The https://apertium.org page uses an installation which currently only runs released language pairs (also available from https://apertium.org/apy if you prefer). However, APY is very easy to set up on your own server, where you can run all the development pairs and even analysers and taggers (like what http://turkic.apertium.org does), read on for how to do that.
Test it![edit]
$ curl -G --data "lang=kir&modes=morph&q=алдым" https://beta.apertium.org/apy/analyse [["алдым/алд<n><px1sg><nom>/алд<n><px1sg><nom>+э<cop><aor><p3><pl>/алд<n><px1sg><nom>+э<cop><aor><p3><sg>/ал<v><tv><ifi><p1><sg>/ал<vaux><ifi><p1><sg>", "алдым"]]
Installation[edit]
See /Debian for a complete quickstart installation guide for Debian, Ubuntu, Linux Mint, etc that uses the prebuilt binaries.
First, install apertium/lttoolbox/apertium-lex-tools, and your language pairs. See Installation for how to do this.
You should have Python 3.4 or newer (though 3.2 has been reported to work as of 324a185).
APY uses Tornado 3.1 or newer as its web framework. Ensure that you install the Python 3.4 (or newer) versions of any dependencies. On Debian/Ubuntu, you can do
sudo apt-get install build-essential python3-dev python3-pip zlib1g-dev subversion sudo pip3 install --upgrade tornado
Then clone APY from github and run it:
git clone git@github.com:apertium/apertium-apy.git cd apertium-apy ./servlet.py /usr/share/apertium # the server will use all .mode files from under this directory, use /usr/local/share/apertium for "make install"ed pairs
See ./servlet.py --help for documentation on how to start APY. Here are some popular optional arguments:
- -l --lang-names: path to sqlite3 database of localized language names (see #List localised language names; you should include this if you're using apertium-html-tools)
- -p --port: port to run server on (2737 by default)
- -c --ssl-cert: path to SSL certificate
- -k --ssl-key: path to SSL key file
- -j --num-processes: number of http processes to run (default = 1; use 0 to run one http server per core, where each http server runs all available language pairs)
- -s --nonpairs-path: include .mode files from this directory, like with the main arg, but skip translator (pair) modes, only include analyser/translator/generator modes from this directory (handy for use with apertium checkout)
- -f --missing-freqs: path to sqlite3 database of words that were unknown (requires
sudo apt-get install sqlite3
) - -i --max-pipes-per-pair: how many pipelines we can have per language pair (per http server), default = 1
- -u --max-users-per-pipe: if there are this many concurrent users in the least-used pipeline of a pair (and we haven't reached max-pipes-per-pair), start a new pipeline (default = 5)
- -m --max-idle-secs: after each translation request, go through the list of language pairs and shut down any pair that hasn't been used in the last MAX_IDLE_SECS seconds (to save on RAM)

Set exercise A: Find every line in the records that contains the string "this" and copy each one out, treating case as significant.
The APY setup text has no connection to the records.

Dataset records:
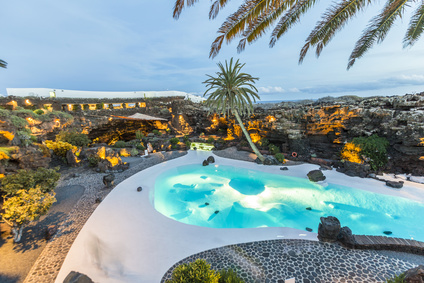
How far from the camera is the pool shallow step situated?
475 cm

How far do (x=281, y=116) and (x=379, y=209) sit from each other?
9.05 metres

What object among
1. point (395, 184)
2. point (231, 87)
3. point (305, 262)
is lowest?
point (305, 262)

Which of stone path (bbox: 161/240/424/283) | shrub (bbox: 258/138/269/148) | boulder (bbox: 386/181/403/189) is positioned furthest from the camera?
shrub (bbox: 258/138/269/148)

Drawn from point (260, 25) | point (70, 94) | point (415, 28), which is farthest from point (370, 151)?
point (70, 94)

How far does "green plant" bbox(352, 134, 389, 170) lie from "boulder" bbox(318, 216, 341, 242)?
8.04 metres

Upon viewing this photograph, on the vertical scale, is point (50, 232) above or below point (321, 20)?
below

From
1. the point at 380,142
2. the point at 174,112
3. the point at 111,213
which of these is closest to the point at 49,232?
the point at 111,213

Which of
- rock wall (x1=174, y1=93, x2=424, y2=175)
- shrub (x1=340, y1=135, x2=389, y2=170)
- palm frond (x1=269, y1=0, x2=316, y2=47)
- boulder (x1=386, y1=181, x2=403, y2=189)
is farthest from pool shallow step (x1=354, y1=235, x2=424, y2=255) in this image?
rock wall (x1=174, y1=93, x2=424, y2=175)

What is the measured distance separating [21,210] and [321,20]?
37.4ft

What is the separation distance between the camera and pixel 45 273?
4.36 meters

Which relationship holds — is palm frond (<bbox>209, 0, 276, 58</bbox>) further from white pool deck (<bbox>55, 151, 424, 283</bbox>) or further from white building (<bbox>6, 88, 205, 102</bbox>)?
white building (<bbox>6, 88, 205, 102</bbox>)

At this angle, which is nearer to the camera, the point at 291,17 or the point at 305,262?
the point at 305,262

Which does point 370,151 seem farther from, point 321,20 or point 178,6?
point 178,6

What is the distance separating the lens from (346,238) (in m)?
5.11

Set exercise B: Write out the part of the APY setup text between "- -s --nonpairs-path: include" and "save on RAM)", inclusive.

Worked solution A:
Upon viewing this photograph, on the vertical scale, is point (50, 232) above or below point (321, 20)?
is farthest from pool shallow step (x1=354, y1=235, x2=424, y2=255) in this image?
At this angle, which is nearer to the camera, the point at 291,17 or the point at 305,262?

Worked solution B:
- -s --nonpairs-path: include .mode files from this directory, like with the main arg, but skip translator (pair) modes, only include analyser/translator/generator modes from this directory (handy for use with apertium checkout)
- -f --missing-freqs: path to sqlite3 database of words that were unknown (requires
sudo apt-get install sqlite3
) - -i --max-pipes-per-pair: how many pipelines we can have per language pair (per http server), default = 1
- -u --max-users-per-pipe: if there are this many concurrent users in the least-used pipeline of a pair (and we haven't reached max-pipes-per-pair), start a new pipeline (default = 5)
- -m --max-idle-secs: after each translation request, go through the list of language pairs and shut down any pair that hasn't been used in the last MAX_IDLE_SECS seconds (to save on RAM)